Regenerative Medicine

The Roche Group is to in-license viral vector technology from the German biotech company CEVEC Pharmaceuticals GmbH in order to increase its manufacturing capacity for gene therapies. This will specifically enable the company’s subsidiary Spark Therapeutics to scale up production of its marketed product Luxturna for retinal diseases which is delivered by an adeno-associated virus (AAV). Luxturna was approved in the US for a rare form of inherited vision loss in 2017. An EU approval followed in 2018.

Bayer AG is to pay up to $4 billion to acquire Asklepios BioPharmaceutical Inc (AskBio), a US gene therapy company with a clinical-stage pipeline and a significant manufacturing capacity. It will pay $2 billion upfront for the company and up to $2 billion in success-based milestones, of which three quarters are expected to be due over the next five years.

The gene and cell therapy industry has significant potential. But this will only be realised if manufacturers share information about their technologies, enabling the advanced therapies to be produced at scale and marketed at affordable prices.

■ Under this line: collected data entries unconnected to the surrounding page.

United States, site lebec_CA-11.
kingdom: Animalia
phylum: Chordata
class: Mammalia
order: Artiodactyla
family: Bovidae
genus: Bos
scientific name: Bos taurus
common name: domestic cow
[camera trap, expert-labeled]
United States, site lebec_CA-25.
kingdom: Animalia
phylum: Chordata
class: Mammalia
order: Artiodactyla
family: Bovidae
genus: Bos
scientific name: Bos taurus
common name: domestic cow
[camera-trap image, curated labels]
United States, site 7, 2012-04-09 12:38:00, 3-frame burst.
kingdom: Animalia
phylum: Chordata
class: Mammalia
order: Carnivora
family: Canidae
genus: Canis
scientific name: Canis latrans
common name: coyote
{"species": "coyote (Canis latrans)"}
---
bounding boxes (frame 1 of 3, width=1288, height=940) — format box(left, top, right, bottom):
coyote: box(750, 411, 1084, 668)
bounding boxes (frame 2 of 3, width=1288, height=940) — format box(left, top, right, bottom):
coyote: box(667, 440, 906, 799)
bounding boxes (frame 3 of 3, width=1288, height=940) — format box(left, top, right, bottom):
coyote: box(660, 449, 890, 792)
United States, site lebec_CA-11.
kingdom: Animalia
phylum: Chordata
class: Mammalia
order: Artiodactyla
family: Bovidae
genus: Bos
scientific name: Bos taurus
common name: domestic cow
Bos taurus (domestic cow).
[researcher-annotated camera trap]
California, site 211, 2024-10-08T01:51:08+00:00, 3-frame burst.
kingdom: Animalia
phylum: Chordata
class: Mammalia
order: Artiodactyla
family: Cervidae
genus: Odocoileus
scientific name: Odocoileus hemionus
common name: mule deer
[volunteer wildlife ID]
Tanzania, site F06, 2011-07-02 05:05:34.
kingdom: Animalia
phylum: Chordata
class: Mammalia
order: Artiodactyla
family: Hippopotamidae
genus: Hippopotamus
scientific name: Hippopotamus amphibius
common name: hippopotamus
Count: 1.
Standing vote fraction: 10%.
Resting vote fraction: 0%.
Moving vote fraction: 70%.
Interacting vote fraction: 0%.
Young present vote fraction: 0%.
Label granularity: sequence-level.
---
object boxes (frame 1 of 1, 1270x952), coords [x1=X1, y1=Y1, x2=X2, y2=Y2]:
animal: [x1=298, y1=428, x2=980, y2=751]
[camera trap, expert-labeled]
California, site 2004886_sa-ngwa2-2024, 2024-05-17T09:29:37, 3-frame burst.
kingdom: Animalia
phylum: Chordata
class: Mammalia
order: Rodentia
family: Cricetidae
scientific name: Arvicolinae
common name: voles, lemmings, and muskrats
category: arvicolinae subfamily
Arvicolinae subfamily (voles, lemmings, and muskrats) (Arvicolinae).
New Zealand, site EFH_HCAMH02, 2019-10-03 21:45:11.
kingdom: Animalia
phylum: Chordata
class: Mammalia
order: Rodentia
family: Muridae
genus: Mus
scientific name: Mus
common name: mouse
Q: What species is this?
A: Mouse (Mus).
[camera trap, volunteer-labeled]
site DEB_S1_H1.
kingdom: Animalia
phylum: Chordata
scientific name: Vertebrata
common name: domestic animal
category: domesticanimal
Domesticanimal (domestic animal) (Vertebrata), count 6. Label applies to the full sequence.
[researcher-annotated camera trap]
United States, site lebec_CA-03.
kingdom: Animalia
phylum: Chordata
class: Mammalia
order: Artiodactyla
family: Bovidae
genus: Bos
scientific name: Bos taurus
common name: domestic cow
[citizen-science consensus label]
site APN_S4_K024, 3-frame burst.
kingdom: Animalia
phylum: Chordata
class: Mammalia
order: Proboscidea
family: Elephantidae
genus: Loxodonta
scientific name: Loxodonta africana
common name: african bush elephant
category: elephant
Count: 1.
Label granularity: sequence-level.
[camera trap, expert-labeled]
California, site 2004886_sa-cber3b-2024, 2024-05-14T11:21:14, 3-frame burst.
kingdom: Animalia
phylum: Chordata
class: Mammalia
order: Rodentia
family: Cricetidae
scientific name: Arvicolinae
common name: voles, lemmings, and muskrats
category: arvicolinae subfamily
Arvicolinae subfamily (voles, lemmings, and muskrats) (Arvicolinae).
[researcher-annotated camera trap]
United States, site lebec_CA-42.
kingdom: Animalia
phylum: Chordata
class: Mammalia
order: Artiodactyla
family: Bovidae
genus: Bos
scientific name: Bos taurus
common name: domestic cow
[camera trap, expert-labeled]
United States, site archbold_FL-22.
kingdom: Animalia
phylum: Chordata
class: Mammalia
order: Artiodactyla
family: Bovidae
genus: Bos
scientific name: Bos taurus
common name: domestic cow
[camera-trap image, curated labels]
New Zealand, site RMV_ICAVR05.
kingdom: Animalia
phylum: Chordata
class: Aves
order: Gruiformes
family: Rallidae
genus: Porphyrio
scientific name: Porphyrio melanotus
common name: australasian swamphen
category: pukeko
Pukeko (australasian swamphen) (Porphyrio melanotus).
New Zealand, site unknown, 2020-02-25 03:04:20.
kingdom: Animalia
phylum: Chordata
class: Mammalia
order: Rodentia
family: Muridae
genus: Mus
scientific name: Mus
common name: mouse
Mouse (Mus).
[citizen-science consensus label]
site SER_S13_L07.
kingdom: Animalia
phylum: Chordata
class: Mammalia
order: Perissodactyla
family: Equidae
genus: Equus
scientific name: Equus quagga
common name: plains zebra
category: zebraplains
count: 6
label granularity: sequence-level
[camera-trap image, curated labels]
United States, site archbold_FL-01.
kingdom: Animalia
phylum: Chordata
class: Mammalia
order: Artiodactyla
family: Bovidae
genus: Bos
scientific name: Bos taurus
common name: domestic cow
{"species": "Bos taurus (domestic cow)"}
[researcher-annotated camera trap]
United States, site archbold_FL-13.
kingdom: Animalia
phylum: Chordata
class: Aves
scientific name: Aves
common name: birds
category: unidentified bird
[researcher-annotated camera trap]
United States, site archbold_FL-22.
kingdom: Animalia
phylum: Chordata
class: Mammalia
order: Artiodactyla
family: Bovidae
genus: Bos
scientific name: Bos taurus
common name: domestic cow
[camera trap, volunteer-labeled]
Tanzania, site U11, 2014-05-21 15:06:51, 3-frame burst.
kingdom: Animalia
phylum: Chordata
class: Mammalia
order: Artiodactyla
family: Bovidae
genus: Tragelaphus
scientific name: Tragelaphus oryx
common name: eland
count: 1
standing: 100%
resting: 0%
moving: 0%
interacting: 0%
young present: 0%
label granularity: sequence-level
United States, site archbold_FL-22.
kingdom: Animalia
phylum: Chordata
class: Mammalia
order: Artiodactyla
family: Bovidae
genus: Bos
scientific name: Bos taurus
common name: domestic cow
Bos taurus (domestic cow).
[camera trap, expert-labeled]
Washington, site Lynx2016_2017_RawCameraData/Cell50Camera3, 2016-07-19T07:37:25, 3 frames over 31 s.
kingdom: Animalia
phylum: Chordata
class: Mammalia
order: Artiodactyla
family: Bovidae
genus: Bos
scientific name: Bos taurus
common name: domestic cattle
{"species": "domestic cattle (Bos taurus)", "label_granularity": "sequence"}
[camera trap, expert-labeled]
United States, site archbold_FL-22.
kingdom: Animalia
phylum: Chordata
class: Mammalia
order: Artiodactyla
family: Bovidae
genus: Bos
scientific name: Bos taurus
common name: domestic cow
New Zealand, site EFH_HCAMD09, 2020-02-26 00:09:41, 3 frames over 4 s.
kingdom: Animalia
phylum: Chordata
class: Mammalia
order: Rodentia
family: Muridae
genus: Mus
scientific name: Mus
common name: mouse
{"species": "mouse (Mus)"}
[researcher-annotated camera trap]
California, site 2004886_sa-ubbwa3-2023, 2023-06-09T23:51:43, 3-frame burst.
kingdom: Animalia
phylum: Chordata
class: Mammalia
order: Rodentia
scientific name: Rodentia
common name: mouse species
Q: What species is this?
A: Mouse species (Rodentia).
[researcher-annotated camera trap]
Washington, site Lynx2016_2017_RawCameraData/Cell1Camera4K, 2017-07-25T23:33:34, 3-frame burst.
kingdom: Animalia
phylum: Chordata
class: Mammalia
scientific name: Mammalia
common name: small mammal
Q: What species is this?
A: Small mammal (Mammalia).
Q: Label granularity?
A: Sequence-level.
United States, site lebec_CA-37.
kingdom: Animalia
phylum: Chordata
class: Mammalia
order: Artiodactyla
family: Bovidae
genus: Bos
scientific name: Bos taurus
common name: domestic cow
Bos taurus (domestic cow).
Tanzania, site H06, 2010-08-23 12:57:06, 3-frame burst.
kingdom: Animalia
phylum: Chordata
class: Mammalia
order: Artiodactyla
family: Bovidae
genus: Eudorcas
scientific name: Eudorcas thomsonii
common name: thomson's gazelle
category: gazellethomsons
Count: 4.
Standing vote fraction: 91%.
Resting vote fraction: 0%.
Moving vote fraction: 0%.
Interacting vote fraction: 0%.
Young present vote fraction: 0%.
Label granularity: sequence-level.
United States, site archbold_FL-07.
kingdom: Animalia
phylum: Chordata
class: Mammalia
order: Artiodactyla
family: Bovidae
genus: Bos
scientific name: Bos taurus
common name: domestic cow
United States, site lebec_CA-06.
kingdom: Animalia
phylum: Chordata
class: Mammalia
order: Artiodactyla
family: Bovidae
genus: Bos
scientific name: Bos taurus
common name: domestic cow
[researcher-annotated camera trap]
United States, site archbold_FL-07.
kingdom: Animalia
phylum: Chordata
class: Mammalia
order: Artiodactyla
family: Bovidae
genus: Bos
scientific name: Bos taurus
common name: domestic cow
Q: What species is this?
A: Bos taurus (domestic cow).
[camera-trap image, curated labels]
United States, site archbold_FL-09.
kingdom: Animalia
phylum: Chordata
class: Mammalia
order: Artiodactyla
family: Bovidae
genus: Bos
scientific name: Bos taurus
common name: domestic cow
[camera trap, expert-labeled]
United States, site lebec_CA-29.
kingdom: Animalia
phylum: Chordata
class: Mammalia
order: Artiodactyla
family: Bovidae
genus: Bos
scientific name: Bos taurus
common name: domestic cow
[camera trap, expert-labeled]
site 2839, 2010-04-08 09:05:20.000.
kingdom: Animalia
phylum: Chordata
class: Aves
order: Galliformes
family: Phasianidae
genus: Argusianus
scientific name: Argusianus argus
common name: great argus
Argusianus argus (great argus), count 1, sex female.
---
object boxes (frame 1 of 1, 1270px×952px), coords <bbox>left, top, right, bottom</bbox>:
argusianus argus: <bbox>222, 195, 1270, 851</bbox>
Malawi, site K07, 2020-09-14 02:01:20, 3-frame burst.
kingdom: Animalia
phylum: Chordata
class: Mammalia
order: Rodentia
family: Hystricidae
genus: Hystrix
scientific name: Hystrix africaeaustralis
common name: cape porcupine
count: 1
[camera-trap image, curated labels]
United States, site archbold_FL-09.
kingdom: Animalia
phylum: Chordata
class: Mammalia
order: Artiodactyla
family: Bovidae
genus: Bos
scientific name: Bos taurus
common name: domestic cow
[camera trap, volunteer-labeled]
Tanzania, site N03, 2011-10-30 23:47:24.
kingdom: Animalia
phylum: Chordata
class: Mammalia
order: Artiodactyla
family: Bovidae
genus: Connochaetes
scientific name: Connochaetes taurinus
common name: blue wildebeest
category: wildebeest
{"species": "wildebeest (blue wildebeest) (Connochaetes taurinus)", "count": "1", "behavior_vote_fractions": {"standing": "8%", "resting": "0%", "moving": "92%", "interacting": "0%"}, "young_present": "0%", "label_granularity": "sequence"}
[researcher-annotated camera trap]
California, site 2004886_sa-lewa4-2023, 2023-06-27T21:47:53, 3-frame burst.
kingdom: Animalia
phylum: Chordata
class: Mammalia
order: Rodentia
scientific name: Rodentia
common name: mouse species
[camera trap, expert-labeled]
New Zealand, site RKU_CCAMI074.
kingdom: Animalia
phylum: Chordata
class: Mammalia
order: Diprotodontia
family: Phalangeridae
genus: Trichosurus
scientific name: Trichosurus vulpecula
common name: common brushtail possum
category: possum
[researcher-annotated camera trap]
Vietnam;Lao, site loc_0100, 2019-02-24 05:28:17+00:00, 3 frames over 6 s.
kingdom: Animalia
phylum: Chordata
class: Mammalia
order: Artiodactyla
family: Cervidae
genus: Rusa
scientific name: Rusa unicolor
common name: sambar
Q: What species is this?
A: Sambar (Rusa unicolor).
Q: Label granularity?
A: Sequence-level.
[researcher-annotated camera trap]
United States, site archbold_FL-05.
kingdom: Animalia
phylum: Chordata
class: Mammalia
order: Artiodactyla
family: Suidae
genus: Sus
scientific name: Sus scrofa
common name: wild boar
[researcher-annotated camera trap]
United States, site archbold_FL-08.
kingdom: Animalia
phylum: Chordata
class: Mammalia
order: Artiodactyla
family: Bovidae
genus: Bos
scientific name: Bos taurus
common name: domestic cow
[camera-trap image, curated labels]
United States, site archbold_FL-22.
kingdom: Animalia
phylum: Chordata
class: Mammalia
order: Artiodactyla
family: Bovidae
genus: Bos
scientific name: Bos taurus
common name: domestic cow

Freeline Therapeutics became a public company on 7 August with the issue of 8.8 million American Depositary Shares on the US Nasdaq market raising gross proceeds of $158.8 million for the development of its portfolio of gene therapy products. The lead product, FLT180a, is in a Phase 1/2 study for patients with haemophilia B, a blood clotting disorder caused by a missing or defective Factor IX clotting protein.

T-knife GmbH, a new company with technology for humanising T cell receptors derived from transgenic mice, has raised €66 million in a Series A financing round in order to develop therapies to treat solid tumours. Current gene based cell therapies for cancer have been highly successful in treating haematological malignancies. However thus far they have been unable to overcome multiple barriers for the treatment of solid tumours.

The chimeric antigen receptor (CAR) T cell therapy Kymriah (tisagenlecleucel) has delivered positive data in a Phase 2 study of patients with relapsed or refractory follicular lymphoma, the second most common form of non-Hodgkin lymphoma, Novartis announced on 4 August. The global ELARA trial met its primary endpoint of complete response rate as assessed by an independent review committee. No new safety signals were observed.

ReNeuron Group Plc has reported further positive long-term data for its cell therapy for retinitis pigmentosa (RP), a group of hereditary eye diseases that can lead to the progressive loss of sight and ultimately blindness. Data from a Phase 2a trial continued to show a meaningful clinical effect from the therapy at all intervals in time from the first treatment, and for the time, out to 18 months.

The gene therapy developer Freeline Therapeutics Ltd has closed a $120 million extended Series C financing round in order to bring its lead programme for haemophilia B into a pivotal trial. Simultaneously on 30 June, it announced a possible initial public offering (IPO) of its shares in the US. The timing and the terms of such an offer have not been decided. Freeline’s majority shareholder is Syncona Ltd, formerly part of the Wellcome Trust.

The UK Medical Research Council, a public body, and LifeArc, an independent charity, are making £16 million available to establish a network of centres that will offer clinical grade viral vectors and translational and regulatory guidance to support academic-led patient trials of new gene therapies.

Switzerland-based Santhera Pharmaceuticals Holding AG is to work with Peter Yurchenco of Rutgers University, US on a novel gene therapy approach for treating a congenital muscular dystrophy caused by mutations in the LAMA2 gene. Santhera has entered into two agreements, the first with the university and the second with Prof Yurchenco, to research gene replacement as a therapy for LAMA2-related muscular dystrophy.